DC Circuit Rejects Challenge to EPA’s CERCLA Decision Regarding Hardrock Mining Industry


In a decision that will likely be welcomed by the electrical power, chemical manufacturing, and petroleum and coal products manufacturing industries, on July 19, 2019, the U.S. Court of Appeals for the District of Columbia Circuit held in the case of Idaho Conservation League et al., v. Wheeler, that EPA acted reasonably in deciding not to issue CERCLA financial responsibility regulations for the hardrock mining industry. CERCLA (a.k.a., Superfund) was enacted in 1980 and amended in 1986, and Section 108(b) of CERCLA provides that EPA shall promulgate requirements that classes of facilities establish and maintain evidence of financial responsibility “consistent with the degree and duration of risk” associated with the production, transportation, treatment, storage or disposal of hazardous substances. However, no action was taken to implement Section 108(b) until 2009, and then only as the result of litigation challenging EPA’s failure to act.

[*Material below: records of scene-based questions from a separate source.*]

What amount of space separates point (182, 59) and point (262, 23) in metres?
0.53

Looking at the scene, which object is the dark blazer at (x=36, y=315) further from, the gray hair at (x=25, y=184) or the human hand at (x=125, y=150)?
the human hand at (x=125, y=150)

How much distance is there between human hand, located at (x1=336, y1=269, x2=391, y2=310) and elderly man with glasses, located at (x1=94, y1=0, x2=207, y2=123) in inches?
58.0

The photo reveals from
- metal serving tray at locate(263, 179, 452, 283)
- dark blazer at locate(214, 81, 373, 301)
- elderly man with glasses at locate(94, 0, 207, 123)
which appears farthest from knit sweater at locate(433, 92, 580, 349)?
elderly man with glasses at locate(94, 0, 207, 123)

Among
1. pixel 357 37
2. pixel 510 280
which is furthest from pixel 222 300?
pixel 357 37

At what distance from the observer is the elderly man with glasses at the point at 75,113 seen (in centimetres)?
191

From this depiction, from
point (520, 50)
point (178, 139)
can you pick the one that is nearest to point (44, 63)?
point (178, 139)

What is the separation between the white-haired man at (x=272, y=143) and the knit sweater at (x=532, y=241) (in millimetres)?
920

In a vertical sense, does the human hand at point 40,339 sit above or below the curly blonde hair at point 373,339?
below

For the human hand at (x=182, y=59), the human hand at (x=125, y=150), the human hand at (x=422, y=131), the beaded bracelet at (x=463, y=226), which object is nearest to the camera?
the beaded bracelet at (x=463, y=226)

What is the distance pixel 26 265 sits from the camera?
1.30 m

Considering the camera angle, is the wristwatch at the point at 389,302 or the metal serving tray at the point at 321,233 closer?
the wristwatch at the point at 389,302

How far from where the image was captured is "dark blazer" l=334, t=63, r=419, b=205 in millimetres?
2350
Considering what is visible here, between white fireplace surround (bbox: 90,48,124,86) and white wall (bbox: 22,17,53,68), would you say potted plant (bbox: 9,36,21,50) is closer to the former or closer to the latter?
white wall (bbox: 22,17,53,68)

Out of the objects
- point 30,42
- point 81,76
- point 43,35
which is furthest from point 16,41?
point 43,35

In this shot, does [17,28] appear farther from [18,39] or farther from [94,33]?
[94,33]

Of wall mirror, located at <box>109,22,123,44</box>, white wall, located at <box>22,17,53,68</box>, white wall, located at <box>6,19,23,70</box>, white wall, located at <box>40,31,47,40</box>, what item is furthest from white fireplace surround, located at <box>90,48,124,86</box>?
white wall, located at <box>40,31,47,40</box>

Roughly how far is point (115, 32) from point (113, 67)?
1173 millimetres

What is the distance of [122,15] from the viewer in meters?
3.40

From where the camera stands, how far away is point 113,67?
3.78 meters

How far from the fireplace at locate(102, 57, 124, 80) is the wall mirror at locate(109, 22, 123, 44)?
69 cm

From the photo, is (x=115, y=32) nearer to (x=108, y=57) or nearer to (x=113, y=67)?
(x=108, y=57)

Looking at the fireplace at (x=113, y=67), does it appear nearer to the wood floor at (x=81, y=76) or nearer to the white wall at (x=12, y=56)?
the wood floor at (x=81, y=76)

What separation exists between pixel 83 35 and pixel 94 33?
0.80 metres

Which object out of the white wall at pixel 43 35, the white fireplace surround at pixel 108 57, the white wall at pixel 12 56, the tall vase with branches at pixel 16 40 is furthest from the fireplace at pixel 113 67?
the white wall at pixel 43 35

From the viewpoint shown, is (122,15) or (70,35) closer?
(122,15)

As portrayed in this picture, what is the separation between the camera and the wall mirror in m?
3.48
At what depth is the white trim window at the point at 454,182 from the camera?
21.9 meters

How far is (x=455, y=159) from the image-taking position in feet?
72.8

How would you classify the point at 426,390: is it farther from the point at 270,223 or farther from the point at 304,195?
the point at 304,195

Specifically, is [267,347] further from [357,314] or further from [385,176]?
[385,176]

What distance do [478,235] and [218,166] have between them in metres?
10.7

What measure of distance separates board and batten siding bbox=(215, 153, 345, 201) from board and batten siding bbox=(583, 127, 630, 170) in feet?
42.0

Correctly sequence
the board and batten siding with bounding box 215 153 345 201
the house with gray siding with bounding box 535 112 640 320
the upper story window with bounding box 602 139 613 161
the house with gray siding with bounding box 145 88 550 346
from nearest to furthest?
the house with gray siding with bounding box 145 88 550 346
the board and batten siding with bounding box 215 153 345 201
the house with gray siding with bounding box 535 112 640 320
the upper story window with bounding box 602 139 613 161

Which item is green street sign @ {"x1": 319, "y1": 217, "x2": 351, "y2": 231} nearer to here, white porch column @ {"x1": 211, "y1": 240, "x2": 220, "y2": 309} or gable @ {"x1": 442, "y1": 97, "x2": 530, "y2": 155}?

EPA and the petitioners agreed to a schedule by which the agency would propose financial responsibility rules for the hardrock mining industry—which was the initial class of industry facilities selected for the possible application of these rules—and the DC Circuit approved this schedule in 2016, which contained the court’s caveat that EPA retained the discretion not to issue any rule at the conclusion of the rulemaking.

The proposed hardrock mining rules were published in January 2017, and EPA noted then that there was abundant evidence that hardrock mining facilities “continue to pose risks associated with the management of hazardous substances at their sites.” However, at the conclusion of this proceeding, EPA had changed its mind: modern mining techniques and the development of strong mining regulatory programs at the state and federal level persuaded the agency that the financial risks that it feared (being threats to the federal fisc from cleaning up Superfund mining sites) were no longer significant enough to warrant the promulgation of these rules. The environmental petitioners challenged this decision of the agency, but their challenge was unsuccessful.

Applying the traditional Chevron analysis, the court held that EPA’s interpretation of the term “risk” as employed in the statue was reasonable, and provided the agency with the discretion it needed to determine that the emphasis on “risk” in Section108(b) was limited to financial risks to the government and not exclusively environmental risks. All of the issues raised by the petitioners were rejected by the court, and therefore the EPA’s actions were not arbitrary and capricious. The court agreed that this industry was involved in many large historic CERCLA sites, but it would not substitute its judgment on these factors in place of EPA’s.

Presumably, EPA will work its way through the other industry categories it selected for consideration of new CERCLA financial responsibility rules, but the prospect of additional regulation may no longer seem so imminent.